Belinda’s imagination had been caught by the tune of a music box she’d been given for her birthday, “Boys and Girls Come Out to Play”, and she’d taken to sneaking out through her bedroom window each night and dancing with phantom images in the street. She also witnessed the murder her father was called on to investigate - a woman stabbing a man she’d been having an affair with - and afterwards decided “there’s no end to what you can get up to at night” and got two of her school friends to join in on her nightly outings.

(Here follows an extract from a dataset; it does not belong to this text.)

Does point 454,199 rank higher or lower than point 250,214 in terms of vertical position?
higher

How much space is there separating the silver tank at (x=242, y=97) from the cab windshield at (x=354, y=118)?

She also got hooked on pills from a lad outside the school gates, and matters escalated to the point where she and one of her school friends decided to bump off the other friend (coincidentally the daughter of the woman who’d committed the murder) who was getting cold feet about the whole business.
After that unfortunate girl had gone missing, Belinda and her remaining friend were seen sitting on a hill, taking more pills while looking down on a building-site where cement was being poured into a hole, and remarking “It’s not London Bridge but it’ll have to do…” (a reference to an old legend that bodies of children were used as foundations for that famous bridge!)
Finally, Belinda was standing at her bedroom window, barely noticing her appalled parents behind her, while watching her phantom dancers in the street below - in which the murdered schoolfriend was now reluctantly joining, and suddenly turned and glared up at Belinda, who wasn’t bothered in the slightest.
There was a lot of comment about the play on the Radio Times letters,with one remarking that if Sarah Sutton s performance as Belinda was anything to go by, we should see more of her in the future - as indeed we did, as she later played Nyssa opposite Peter Davison in Dr Who!